Problems:
A - According to the recusal passage, on what date did Plaintiff file the second motion for Judge Bowman to recuse?
B - Retype the recusal passage word for word, from "On March 26, 2014, on" to "of Plaintiff's claims.".
>> begin Text to read
On December 4, 2013, Plaintiff filed a second motion for Judge Bowman to recuse from this case. Doc. No. 9. Without any factual support, Plaintiff's motion accused Judge Bowman of "bad faith," "moral turpitude" and "contumacious conduct." Id. at 3. Plaintiff also accused Judge Bowman of having "deeply animus [sic] feelings towards Muslims" due to adverse rulings against him in a prior case. Id. at 6. Plaintiff stated that Judge Bowman has a "racist agenda . . . to defame a proud Black." Id. Plaintiff also took unwarranted offense at the clerical error referring to him as prisoner, claiming that Judge Bowman acted "deliberately and despicably" and that she provided a "hateful and racist misrepresentation of the legal facts in the case[.]" Id. at 9; see also Doc. No. 12 at 2 (order issued by Magistrate Judge Bowman denying Plaintiff's motions to recuse, explaining that "the paragraph in the pending R&R which referred to Plaintiff as a prisoner, was an inadvertent oversight, i.e. a typographical error, not an intentional misrepresentation of the facts of this matter").

Plaintiff moved for Judge Bowman's recusal for a third time in January 2014. Doc. No. 16. Plaintiff again failed to assert any basis in fact or law for Judge Bowman to recuse from the case. Id. at 2. Plaintiff also filed a pleading captioned "Writ of Mandamus for Recusal/Joint Notice-Liability of Court WITH INTENT TO IMPEACH." Doc. No. 17. Plaintiff again failed to assert any legitimate basis for Judge Bowman's recusal other than the fact that she had issued adverse rulings against him in the past.

On March 26, 2014, on the orders of the undersigned, Judge Bowman issued a Supplemental Report and Recommendation (Doc. No. 19) addressing objections UC Health lodged to her first Report and Recommendation finding that two causes of action survived screening under § 1915(e)(2)(B). The Supplemental Report and Recommendation concluded that the Court should dismiss all of Plaintiff's claims.
>> end Text to read
>> begin Entries shown
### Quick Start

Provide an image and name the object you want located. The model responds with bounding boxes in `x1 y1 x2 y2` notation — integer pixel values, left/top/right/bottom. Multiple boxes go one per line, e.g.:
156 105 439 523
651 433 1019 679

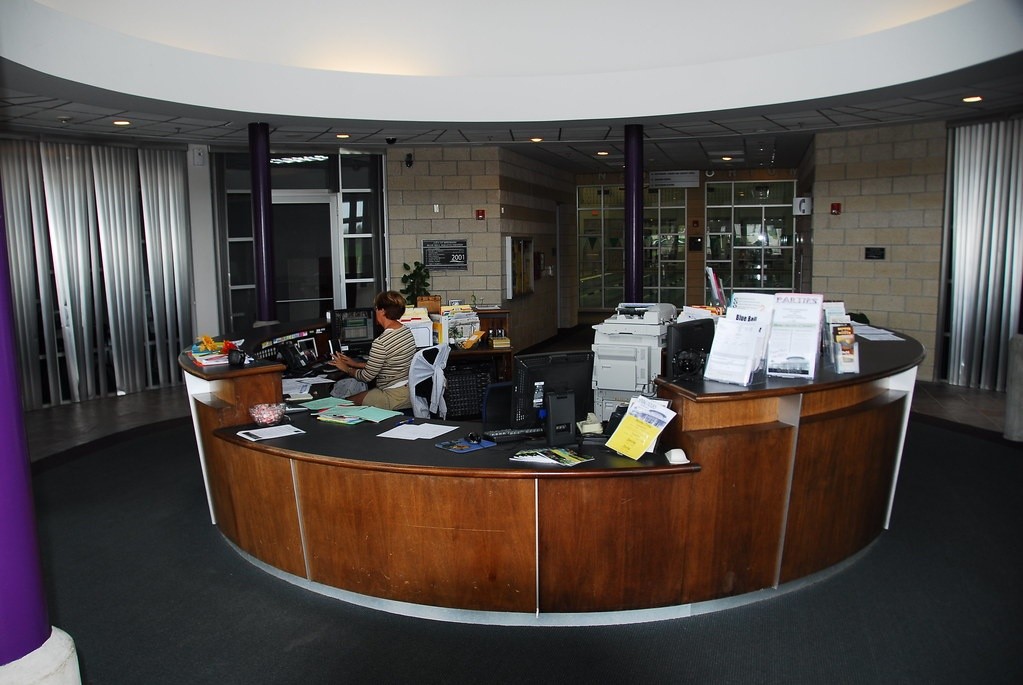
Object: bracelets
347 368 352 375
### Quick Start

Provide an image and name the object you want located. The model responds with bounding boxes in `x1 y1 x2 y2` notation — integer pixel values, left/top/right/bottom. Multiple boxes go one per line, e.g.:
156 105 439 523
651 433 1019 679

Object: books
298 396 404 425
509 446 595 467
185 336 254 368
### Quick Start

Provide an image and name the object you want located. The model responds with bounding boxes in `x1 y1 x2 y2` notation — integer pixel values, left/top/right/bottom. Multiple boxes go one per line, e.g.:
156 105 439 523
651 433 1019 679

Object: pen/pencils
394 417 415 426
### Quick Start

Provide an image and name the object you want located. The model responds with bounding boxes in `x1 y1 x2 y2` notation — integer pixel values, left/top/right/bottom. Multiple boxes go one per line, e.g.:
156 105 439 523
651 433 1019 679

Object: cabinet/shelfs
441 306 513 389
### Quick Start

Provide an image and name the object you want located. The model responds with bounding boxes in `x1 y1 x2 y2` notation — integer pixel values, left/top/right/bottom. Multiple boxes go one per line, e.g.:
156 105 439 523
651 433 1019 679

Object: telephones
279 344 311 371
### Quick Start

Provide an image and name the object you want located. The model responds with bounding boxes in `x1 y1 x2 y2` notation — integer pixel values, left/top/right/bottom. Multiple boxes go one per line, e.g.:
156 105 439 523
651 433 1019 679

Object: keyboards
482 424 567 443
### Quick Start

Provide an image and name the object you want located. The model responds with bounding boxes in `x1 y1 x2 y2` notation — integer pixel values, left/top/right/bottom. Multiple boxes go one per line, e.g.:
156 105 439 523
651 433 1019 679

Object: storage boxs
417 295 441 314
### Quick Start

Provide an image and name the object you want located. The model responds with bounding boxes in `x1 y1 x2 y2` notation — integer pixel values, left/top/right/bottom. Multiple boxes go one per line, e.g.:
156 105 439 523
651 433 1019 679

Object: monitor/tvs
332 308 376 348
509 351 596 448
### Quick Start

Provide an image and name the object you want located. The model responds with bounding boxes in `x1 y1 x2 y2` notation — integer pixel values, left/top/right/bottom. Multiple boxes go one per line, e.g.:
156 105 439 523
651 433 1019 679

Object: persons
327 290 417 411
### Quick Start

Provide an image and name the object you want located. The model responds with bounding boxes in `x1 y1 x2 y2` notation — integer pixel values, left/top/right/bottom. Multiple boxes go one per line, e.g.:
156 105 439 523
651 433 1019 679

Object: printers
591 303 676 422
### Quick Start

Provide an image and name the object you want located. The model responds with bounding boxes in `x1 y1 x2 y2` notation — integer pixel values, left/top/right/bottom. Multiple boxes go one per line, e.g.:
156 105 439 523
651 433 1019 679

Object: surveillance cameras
>> end Entries shown
Worked answers:
A - December 4, 2013.

B -
On March 26, 2014, on the orders of the undersigned, Judge Bowman issued a Supplemental Report and Recommendation (Doc. No. 19) addressing objections UC Health lodged to her first Report and Recommendation finding that two causes of action survived screening under § 1915(e)(2)(B). The Supplemental Report and Recommendation concluded that the Court should dismiss all of Plaintiff's claims.